Negli ultimi mesi, sempre più imprese hanno iniziato a integrare l’intelligenza artificiale generativa nei propri processi interni. Non solo per il marketing o la stesura di documenti tecnici: oggi si affida a ChatGPT (o simili) la redazione di contratti di lavoro, risposte a quesiti dei dipendenti e persino la gestione di processi HR che dovrebbero essere delicati, umani e calibrati sul contesto aziendale.
Il risultato? Una sensazione diffusa che definire “disumanizzazione aziendale” non è poi così esagerato.
Dal “fai una brochure” al “fai una policy HR”
La parabola è chiara: prima si usava l’AI per scrivere una presentazione, poi un testo creativo, e oggi sempre più manager pensano di risparmiare tempo anche in ambiti strategici e sensibili. Redigere una policy interna sulla flessibilità lavorativa? Basta chiedere a ChatGPT. Scrivere un contratto per un neoassunto? L’AI fa copia-incolla da template globali. Rispondere a una richiesta delicata su ferie, malattia o smart working? Una bella frase preconfezionata, tanto per “essere consistenti”.
Peccato che l’AI sia stata addestrata su regole, normative e best practice che non sempre hanno nulla a che vedere con la legislazione locale, la cultura aziendale o i bisogni concreti delle persone.
Il falso mito dell’efficienza
Le aziende si illudono di guadagnare efficienza: l’AI risponde veloce, scrive in modo ordinato, non si distrae, non chiede aumenti e non si ammala. Ma a ben vedere, questa velocità rischia di produrre più danni che benefici se non integrata con percorsi decisionali e un tocco 'human' dei responsabili HR.
Un contratto scritto da ChatGPT può contenere clausole illegali nel paese in cui operi. Una policy sulle ferie copiata da modelli americani rischia di essere ridicola se applicata in Italia. Una risposta standardizzata a un dipendente in difficoltà può sembrare disumana, se non addirittura offensiva.

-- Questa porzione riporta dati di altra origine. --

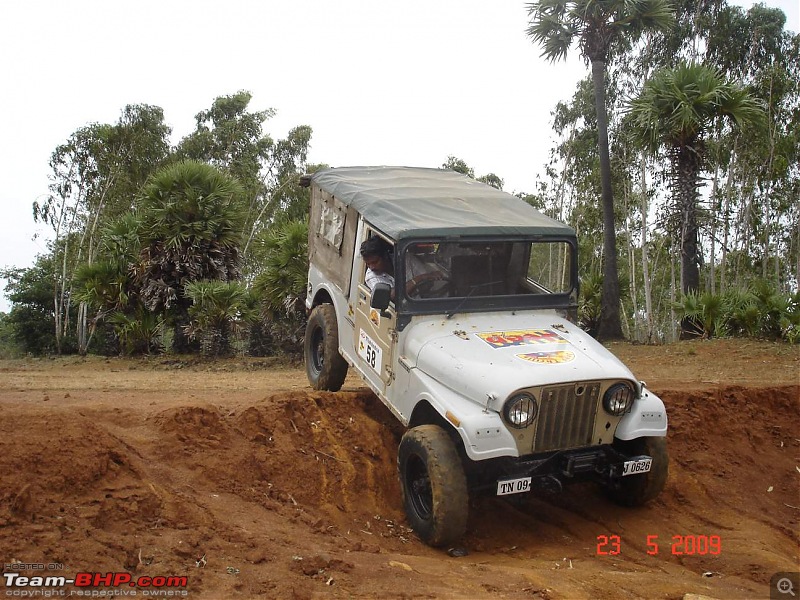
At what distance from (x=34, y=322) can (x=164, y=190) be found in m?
12.9

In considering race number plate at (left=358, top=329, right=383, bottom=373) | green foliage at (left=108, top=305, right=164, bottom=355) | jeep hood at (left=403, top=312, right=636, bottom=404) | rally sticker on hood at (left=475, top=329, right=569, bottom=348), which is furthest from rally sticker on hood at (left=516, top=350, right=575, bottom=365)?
green foliage at (left=108, top=305, right=164, bottom=355)

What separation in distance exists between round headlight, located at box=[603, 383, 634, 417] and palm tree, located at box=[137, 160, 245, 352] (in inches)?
481

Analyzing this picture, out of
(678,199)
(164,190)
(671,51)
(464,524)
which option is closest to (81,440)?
(464,524)

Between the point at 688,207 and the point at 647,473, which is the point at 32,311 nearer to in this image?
the point at 688,207

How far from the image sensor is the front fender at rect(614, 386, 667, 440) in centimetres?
596

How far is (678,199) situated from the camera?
18.5m

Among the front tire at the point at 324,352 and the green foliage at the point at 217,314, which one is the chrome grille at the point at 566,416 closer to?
the front tire at the point at 324,352

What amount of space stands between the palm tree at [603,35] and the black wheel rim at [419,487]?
1364 centimetres

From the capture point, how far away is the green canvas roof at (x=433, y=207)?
670 centimetres

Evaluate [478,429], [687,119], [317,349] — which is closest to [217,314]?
[317,349]

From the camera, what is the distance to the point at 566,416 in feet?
19.0

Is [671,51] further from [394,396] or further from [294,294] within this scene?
[394,396]

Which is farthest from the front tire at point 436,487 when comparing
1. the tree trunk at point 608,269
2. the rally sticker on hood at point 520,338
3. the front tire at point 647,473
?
the tree trunk at point 608,269

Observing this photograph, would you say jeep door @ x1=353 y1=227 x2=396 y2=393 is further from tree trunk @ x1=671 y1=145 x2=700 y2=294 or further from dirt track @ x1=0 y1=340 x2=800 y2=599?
tree trunk @ x1=671 y1=145 x2=700 y2=294
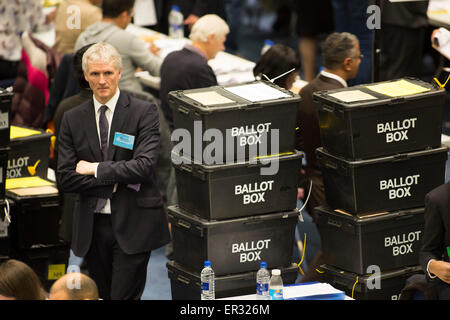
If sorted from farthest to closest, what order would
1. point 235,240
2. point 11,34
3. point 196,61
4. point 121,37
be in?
1. point 11,34
2. point 121,37
3. point 196,61
4. point 235,240

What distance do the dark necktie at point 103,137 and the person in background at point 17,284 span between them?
2.91 feet

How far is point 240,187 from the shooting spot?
614cm

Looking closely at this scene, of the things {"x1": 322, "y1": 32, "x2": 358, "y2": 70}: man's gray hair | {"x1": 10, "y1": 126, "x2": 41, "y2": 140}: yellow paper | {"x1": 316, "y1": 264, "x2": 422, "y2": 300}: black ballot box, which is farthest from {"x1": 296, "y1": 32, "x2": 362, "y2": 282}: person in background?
{"x1": 10, "y1": 126, "x2": 41, "y2": 140}: yellow paper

HR: Human o Robot Resources?
Le risorse umane si chiamano così perché richiedono sensibilità, capacità di interpretare contesti, leggere situazioni e ascoltare le persone. La gestione dei conflitti, il supporto a chi rientra da un periodo difficile, l’onboarding di un nuovo collega: tutto questo non può essere affidato a un algoritmo.
Il rischio è che le aziende, nell’ansia di ottimizzare e tagliare costi, scivolino verso un modello in cui l’HR diventa un “call center automatizzato”, incapace di generare fiducia o di rappresentare la voce umana dell’organizzazione.

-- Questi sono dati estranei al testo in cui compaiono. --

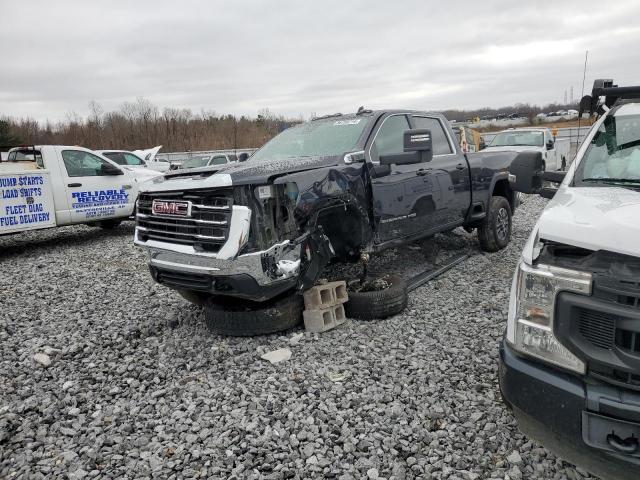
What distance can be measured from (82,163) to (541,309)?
8747 mm

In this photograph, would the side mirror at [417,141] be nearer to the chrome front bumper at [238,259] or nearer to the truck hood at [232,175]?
the truck hood at [232,175]

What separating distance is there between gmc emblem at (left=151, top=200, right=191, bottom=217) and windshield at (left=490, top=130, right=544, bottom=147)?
1311 centimetres

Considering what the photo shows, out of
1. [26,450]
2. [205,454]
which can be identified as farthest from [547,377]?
[26,450]

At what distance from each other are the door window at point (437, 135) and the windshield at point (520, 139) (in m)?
9.52

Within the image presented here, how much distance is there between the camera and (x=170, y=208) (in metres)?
3.84

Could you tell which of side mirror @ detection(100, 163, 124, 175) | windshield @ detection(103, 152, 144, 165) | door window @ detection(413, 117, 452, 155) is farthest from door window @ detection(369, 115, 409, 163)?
windshield @ detection(103, 152, 144, 165)

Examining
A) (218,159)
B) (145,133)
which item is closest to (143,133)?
(145,133)

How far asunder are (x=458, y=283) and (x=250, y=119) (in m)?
51.0

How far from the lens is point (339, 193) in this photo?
416 cm

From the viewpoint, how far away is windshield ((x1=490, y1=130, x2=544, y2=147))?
571 inches

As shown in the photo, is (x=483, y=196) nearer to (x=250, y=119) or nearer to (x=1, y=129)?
(x=1, y=129)

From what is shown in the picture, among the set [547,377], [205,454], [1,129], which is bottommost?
[205,454]

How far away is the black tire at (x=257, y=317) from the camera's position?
4043 mm

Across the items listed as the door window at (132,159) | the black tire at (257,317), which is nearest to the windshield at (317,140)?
the black tire at (257,317)
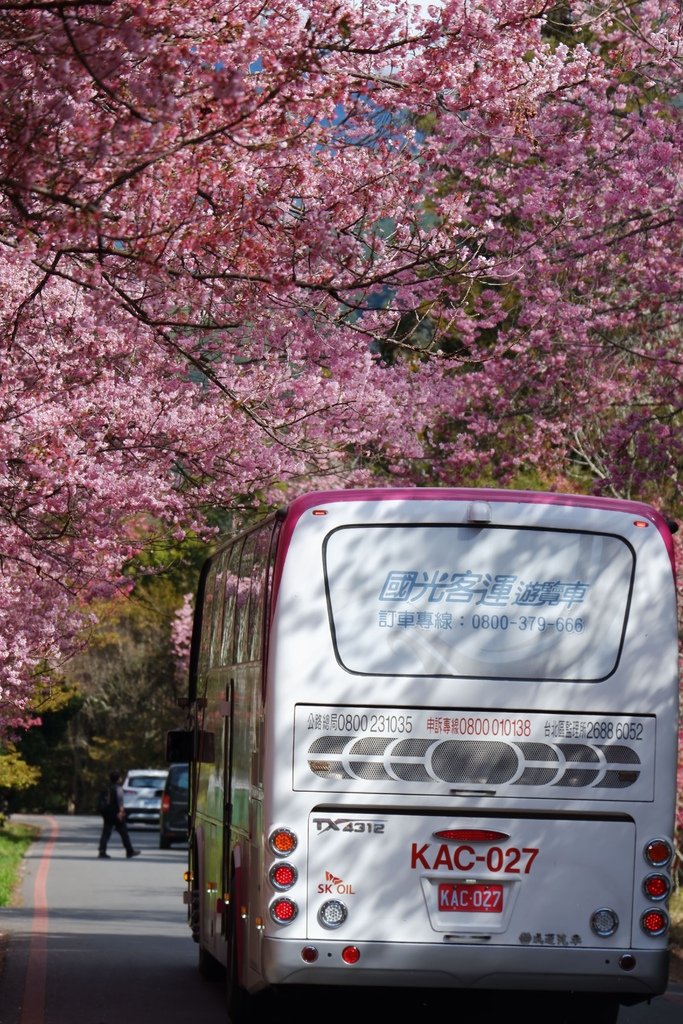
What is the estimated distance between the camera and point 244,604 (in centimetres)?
1157

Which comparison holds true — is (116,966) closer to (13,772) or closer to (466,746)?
(466,746)

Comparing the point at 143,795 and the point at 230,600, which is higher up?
the point at 230,600

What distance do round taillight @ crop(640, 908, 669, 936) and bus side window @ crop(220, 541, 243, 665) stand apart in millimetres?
3494

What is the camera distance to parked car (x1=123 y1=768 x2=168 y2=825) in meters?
52.8

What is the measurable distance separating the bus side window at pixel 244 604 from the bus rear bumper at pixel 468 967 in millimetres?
2177

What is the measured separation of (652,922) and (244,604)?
331 cm

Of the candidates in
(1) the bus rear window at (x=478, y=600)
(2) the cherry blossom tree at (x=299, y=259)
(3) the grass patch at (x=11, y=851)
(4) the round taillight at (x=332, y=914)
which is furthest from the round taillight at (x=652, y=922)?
(3) the grass patch at (x=11, y=851)

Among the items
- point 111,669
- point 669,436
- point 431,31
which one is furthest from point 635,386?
point 111,669

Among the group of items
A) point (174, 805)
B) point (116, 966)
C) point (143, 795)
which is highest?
point (116, 966)

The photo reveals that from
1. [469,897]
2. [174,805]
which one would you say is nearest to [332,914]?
[469,897]

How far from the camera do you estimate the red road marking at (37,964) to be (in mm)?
12590

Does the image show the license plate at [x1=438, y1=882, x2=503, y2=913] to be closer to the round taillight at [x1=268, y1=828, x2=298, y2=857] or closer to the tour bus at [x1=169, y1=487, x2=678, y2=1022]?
the tour bus at [x1=169, y1=487, x2=678, y2=1022]

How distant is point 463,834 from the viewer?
9680 mm

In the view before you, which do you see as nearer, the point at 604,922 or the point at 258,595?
the point at 604,922
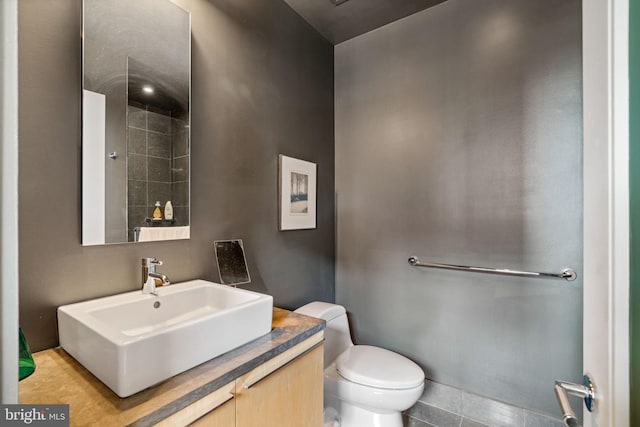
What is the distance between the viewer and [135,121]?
1.08 meters

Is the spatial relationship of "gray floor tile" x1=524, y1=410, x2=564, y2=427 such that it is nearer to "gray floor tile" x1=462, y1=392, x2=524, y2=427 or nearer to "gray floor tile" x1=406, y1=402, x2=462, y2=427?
"gray floor tile" x1=462, y1=392, x2=524, y2=427

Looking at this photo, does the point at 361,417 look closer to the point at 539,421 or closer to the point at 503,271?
the point at 539,421

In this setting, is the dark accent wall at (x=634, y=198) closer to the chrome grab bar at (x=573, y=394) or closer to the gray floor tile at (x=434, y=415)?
the chrome grab bar at (x=573, y=394)

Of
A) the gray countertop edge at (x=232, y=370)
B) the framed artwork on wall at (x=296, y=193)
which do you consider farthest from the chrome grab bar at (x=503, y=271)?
the gray countertop edge at (x=232, y=370)

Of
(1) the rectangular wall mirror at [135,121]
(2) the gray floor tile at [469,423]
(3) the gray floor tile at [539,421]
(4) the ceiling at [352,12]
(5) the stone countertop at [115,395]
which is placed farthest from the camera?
(4) the ceiling at [352,12]

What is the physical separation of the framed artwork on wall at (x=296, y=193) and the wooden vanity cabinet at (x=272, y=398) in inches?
32.7

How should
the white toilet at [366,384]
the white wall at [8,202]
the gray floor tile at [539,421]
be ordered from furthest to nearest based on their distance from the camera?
the gray floor tile at [539,421], the white toilet at [366,384], the white wall at [8,202]

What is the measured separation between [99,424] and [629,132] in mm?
1048

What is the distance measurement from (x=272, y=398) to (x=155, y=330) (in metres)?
0.40

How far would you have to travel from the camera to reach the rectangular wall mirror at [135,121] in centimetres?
97

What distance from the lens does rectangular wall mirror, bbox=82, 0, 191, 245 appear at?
38.1 inches

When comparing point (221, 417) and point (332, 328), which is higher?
point (221, 417)

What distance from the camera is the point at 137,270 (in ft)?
3.54

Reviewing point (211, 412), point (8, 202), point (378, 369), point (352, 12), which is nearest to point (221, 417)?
point (211, 412)
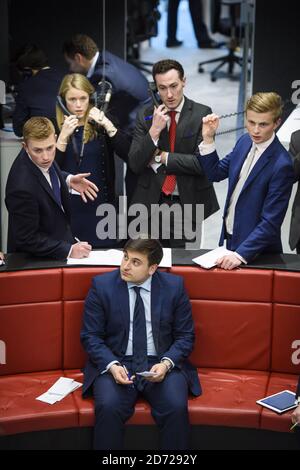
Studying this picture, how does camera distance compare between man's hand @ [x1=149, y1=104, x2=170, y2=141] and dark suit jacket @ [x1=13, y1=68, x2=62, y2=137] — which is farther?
dark suit jacket @ [x1=13, y1=68, x2=62, y2=137]

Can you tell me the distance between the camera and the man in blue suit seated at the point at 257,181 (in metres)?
5.11

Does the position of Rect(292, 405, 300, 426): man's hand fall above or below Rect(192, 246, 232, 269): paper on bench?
below

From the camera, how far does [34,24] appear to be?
7.38 meters

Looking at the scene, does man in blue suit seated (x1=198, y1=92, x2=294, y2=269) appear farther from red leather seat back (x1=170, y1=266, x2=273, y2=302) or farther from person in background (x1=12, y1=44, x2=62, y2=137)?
person in background (x1=12, y1=44, x2=62, y2=137)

Le regole degli altri non sono le tue
Un altro problema strutturale è che ChatGPT, per quanto potente, non conosce i dettagli della tua azienda. Non conosce i tuoi valori, la tua contrattazione interna, il tuo clima organizzativo. Può attingere a un immenso archivio di testi, ma difficilmente restituirà una risposta allineata alle specificità locali.
Questo porta a una contraddizione lampante: mentre si parla di personalizzazione, cultura aziendale, engagement dei talenti, si affidano processi cruciali a un sistema che replica generalizzazioni e normative scritte altrove.
Una nuova forma di disumanizzazione
Non si tratta di demonizzare l’AI. Può essere utile come supporto, come strumento di brainstorming o come spunto per strutturare un documento. Il problema nasce quando si confonde lo strumento con la soluzione finale.
Un’azienda che risponde ai propri dipendenti con testi scritti dall’AI, senza revisione né contestualizzazione, comunica un messaggio chiaro: non abbiamo tempo per ascoltarti. Sei un numero, una casella da spuntare, un problema da processare con rapidità.
In un mondo del lavoro già segnato da burnout, ansia da prestazione e ricerca di autenticità, la delega cieca all’AI rischia di amplificare la distanza tra lavoratori e azienda.
Conclusione: l’HR è un mestiere umano
La tecnologia avanza, ed è giusto sfruttarla. Ma l’HR non può ridursi a un chatbot. Dietro ogni contratto c’è una persona che investe parte della sua vita nell’azienda. Dietro ogni policy c’è un equilibrio tra diritti, doveri e cultura organizzativa. Dietro ogni richiesta c’è un essere umano con aspettative, fragilità e speranze.
Se delegare a ChatGPT il compito di scrivere una presentazione è efficiente, affidargli la gestione delle persone è semplicemente miope. L’illusione di efficienza non giustifica la perdita di senso e di empatia. Perché un giorno, quando i dipendenti cominceranno a sentirsi trattati da numeri generati da un algoritmo, non basterà un prompt per convincerli a restare.